2) In a given election contest, maybe participation by that election's non-voters wouldn't have changed that specific outcome by much. BUT what if 99% of ELIGIBLE voters actually voted on a regular basis -- watching and listening and voting, each and every cycle? That might create a very different milieu that could encourage new kinds of candidates and ideas to emerge over time.
Just a thought.
Interesting question and good points.
If we knew why we want more voters it might reveal a path to encourage them. As it is, there are complaints but no justification for them.
If it is true that outcomes aren't affected by low voter turnout in large populated areas then we could look at the vote on election day is like a very accurate poll. If the error of margin is plus or minus four percent when polling 1200 people, then during the election when 250,000 people vote the error of margin must be infinitesimally small.

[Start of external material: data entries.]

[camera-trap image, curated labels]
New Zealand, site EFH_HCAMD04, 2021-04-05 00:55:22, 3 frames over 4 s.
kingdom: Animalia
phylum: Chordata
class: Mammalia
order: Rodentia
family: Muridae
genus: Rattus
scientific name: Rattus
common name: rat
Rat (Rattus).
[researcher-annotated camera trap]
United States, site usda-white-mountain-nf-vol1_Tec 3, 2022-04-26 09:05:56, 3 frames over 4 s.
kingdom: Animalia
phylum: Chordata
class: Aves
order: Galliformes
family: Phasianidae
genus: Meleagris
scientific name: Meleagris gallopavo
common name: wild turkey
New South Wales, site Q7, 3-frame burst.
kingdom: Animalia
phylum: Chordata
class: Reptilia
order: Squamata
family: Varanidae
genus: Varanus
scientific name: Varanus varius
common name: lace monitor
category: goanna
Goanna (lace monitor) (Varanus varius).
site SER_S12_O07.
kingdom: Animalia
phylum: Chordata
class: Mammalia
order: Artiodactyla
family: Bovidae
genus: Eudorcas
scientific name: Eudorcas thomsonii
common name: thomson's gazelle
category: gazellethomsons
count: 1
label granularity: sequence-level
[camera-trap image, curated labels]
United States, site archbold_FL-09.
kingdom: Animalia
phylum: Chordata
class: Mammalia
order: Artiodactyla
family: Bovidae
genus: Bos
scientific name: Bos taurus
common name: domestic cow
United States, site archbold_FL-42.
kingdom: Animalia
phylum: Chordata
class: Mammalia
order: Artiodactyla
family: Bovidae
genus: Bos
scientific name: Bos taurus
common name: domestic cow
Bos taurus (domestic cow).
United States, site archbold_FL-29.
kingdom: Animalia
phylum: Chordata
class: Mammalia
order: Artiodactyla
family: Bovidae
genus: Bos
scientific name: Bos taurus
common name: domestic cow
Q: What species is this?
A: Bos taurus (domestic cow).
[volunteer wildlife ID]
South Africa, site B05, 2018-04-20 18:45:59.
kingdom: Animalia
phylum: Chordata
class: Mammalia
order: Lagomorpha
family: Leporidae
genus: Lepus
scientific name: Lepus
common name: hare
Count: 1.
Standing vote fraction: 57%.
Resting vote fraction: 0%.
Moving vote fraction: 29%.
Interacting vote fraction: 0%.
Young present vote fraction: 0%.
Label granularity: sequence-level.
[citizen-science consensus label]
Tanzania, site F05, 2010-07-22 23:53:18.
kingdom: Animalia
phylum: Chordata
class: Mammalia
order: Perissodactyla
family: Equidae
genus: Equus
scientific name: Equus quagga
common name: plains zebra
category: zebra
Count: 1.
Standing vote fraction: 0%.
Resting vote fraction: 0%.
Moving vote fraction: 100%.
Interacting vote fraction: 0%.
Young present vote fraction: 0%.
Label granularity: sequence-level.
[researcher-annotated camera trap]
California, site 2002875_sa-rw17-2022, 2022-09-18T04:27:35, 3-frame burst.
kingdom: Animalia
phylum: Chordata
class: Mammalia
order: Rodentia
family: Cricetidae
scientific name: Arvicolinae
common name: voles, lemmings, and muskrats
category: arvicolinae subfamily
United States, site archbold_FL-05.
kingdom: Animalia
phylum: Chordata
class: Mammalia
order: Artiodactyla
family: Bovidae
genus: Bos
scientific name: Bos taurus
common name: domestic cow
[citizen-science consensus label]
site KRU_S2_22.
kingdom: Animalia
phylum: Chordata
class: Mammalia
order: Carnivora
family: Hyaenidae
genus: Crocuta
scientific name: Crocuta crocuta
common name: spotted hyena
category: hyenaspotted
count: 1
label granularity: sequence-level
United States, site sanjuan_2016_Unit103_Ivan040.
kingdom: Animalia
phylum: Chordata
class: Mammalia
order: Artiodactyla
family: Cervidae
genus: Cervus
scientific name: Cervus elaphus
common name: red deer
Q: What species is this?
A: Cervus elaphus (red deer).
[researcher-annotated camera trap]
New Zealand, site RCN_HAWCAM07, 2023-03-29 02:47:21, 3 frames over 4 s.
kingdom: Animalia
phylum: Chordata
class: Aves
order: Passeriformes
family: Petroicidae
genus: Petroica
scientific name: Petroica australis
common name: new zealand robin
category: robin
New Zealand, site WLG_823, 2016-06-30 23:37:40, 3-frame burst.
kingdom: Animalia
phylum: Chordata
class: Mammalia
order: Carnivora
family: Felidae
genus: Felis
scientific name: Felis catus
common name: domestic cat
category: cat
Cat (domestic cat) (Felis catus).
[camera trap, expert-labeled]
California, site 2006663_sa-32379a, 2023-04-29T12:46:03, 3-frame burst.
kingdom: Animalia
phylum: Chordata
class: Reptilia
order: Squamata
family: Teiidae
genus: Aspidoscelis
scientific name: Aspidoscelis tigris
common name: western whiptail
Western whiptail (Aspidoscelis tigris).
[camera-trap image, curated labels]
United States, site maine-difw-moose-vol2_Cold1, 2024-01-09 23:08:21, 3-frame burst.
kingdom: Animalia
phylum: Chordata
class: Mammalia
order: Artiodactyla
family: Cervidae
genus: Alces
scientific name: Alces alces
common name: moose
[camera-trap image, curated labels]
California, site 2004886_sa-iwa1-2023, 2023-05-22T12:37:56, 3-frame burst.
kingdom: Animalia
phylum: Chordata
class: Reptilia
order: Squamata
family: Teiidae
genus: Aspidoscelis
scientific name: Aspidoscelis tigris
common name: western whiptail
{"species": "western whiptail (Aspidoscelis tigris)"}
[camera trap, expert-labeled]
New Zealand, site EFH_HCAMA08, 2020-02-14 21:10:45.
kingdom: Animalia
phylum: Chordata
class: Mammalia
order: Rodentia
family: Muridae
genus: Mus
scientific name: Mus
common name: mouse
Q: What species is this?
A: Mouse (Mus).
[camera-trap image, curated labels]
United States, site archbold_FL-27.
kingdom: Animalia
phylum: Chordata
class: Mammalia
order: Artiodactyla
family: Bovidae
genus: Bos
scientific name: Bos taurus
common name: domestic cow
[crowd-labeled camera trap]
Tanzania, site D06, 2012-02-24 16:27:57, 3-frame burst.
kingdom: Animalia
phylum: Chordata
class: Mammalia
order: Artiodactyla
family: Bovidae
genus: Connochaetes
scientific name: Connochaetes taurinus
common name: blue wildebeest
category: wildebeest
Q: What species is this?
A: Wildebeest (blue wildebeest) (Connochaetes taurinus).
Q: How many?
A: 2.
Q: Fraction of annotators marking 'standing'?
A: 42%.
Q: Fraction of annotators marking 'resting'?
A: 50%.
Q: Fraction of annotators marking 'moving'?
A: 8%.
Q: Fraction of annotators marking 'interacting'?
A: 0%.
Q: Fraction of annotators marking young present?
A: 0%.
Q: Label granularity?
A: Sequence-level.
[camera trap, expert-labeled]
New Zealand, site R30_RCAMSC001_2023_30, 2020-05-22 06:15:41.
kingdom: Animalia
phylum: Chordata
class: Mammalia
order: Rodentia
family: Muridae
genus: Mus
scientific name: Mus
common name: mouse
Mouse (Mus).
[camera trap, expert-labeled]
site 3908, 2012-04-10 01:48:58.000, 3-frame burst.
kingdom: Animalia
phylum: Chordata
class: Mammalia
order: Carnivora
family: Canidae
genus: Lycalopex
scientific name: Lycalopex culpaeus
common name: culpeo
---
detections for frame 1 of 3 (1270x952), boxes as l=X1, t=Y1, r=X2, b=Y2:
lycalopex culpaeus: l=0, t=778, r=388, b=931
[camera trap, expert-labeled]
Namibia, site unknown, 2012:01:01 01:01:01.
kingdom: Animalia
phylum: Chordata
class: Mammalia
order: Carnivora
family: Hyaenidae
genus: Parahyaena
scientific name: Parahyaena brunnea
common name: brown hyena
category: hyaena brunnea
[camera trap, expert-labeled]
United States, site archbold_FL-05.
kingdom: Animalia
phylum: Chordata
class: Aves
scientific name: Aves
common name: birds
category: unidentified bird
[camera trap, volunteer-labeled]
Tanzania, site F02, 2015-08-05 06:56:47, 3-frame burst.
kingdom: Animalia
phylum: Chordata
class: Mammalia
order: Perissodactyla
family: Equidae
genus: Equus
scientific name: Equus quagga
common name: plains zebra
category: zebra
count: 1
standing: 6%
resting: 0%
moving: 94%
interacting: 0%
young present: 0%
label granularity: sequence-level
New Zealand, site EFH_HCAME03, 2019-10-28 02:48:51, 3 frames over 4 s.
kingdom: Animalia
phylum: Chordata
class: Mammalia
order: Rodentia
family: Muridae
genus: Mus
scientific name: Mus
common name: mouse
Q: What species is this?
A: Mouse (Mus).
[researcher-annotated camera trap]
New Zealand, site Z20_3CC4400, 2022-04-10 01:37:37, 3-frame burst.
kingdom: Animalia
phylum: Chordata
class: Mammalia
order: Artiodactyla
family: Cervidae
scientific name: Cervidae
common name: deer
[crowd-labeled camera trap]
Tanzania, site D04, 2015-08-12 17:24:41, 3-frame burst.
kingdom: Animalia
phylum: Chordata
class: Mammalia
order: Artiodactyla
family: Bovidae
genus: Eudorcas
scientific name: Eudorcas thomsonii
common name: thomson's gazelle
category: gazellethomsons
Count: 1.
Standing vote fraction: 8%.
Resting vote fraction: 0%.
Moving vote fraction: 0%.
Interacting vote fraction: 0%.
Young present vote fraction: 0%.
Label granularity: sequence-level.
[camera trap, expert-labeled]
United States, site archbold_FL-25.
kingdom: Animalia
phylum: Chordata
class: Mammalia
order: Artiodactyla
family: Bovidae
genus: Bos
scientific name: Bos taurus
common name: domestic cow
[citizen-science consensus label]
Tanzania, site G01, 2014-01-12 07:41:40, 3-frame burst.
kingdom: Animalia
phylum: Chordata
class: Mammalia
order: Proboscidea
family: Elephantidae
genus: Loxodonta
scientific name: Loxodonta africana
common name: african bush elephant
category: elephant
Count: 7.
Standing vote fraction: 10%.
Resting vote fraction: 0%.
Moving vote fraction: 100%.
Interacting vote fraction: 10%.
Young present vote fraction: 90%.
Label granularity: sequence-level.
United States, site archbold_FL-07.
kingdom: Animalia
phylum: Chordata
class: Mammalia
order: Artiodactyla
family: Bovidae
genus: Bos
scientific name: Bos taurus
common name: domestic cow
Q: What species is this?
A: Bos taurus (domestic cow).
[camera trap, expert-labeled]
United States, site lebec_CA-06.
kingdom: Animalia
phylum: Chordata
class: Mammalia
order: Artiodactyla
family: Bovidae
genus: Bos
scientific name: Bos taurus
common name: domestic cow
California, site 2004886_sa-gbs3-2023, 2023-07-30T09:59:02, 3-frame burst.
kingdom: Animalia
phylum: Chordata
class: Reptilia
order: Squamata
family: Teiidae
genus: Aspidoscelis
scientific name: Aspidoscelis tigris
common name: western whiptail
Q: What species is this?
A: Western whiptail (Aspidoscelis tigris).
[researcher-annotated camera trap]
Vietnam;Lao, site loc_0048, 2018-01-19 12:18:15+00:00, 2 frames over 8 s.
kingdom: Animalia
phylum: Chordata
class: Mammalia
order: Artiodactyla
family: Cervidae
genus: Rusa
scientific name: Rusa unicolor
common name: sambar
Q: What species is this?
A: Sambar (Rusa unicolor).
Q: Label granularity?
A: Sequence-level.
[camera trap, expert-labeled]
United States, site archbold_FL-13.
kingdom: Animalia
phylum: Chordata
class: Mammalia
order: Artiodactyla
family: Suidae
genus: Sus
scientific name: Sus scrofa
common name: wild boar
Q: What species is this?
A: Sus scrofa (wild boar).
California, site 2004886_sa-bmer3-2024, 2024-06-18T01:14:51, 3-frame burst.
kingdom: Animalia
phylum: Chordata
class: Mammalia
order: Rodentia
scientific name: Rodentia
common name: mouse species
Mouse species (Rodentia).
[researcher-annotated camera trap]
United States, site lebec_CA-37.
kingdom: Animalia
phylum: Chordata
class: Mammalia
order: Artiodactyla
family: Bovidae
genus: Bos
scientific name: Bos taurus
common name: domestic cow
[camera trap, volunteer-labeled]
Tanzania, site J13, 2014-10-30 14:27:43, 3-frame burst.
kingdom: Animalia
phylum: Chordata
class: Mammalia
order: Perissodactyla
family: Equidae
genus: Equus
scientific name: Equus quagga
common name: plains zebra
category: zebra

I guess I can buy that. Of course it would be better if we could have a greater voter turnout.
When people vote they feel they have a stake in this country. Nah, who am I kidding. Voting is just he right thing to do.
I believe that if our system was set up as a participatory rather than representative democracy, people would be able to vote on policy rather than merely to elect officials to shape policy on their behalf. The monied interests who have the ear of legislators would disappear if there was no one in a position of power to make those decisions. The way to get higher turnout is to give the public legitimate power.
Michael, good point.
I often ponder that governments (not just ours) are often at odds with the governed. I'm pretty sure that Congress would not want the American people meddling in its work.
How can this be, in 2010? Haven't we learned anything yet?